Georgia Center for the Book Presents Jerry Grillo in conversation with Doug Monroe and Bo Emerson - The Music and Mythocracy of Col. Bruce Hampton Virtual Event

Georgia Center for the Book Presents Jerry Grillo in conversation with Doug Monroe and Bo Emerson - The Music and Mythocracy of Col. Bruce Hampton Virtual Event

Monday, Jun 07, 2021 7:00 PM

Location:
Georgia Center for the Book on Zoom

Join the Georgia Center for the Book for an evening with author Jerry Grillo to talk about his new book, "The Music and Mythocracy of Col. Bruce Hampton: A Basically True Biography." Grillo will be joined by writer, actor, teacher, and comedian Doug Monroe and AJC reporter Bo Emerson. This virtual event is free and open to the public, but you must register on Eventbrite to receive the link to the Zoom webinar.

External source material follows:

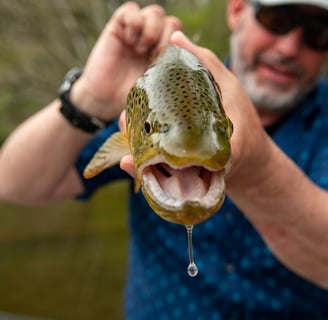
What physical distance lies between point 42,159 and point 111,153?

A Cappella Books will have signed copies of “The Music and Mythocracy of Col. Bruce Hampton” available after the event. Pre-order via the link below. At checkout, choose between the local delivery, curbside pick-up, or shipping options. For zip codes not listed in the above banner, select curbside pick-up or USPS shipping.

About the Book

Col. Bruce Hampton was a charismatic musical figure who launched and continued to influence the jam band genre over his fifty-plus years performing. Part bandleader, soul singer, storyteller, conjuror, poet, preacher, comedian, philosopher, and trickster, Col. Bruce actively sought out and dealt in the weird, wild underbelly of the American South. "The Music and Mythocracy of Col. Bruce Hampton" is neither a true biography in the Boswellian sense nor a work of cultural studies, although it combines elements of both. Even as biographer Jerry Grillo has investigated and pursued the facts, this life history of Col. Bruce reads like a novel-one full of amazing tales of a musical life lived on and off the road.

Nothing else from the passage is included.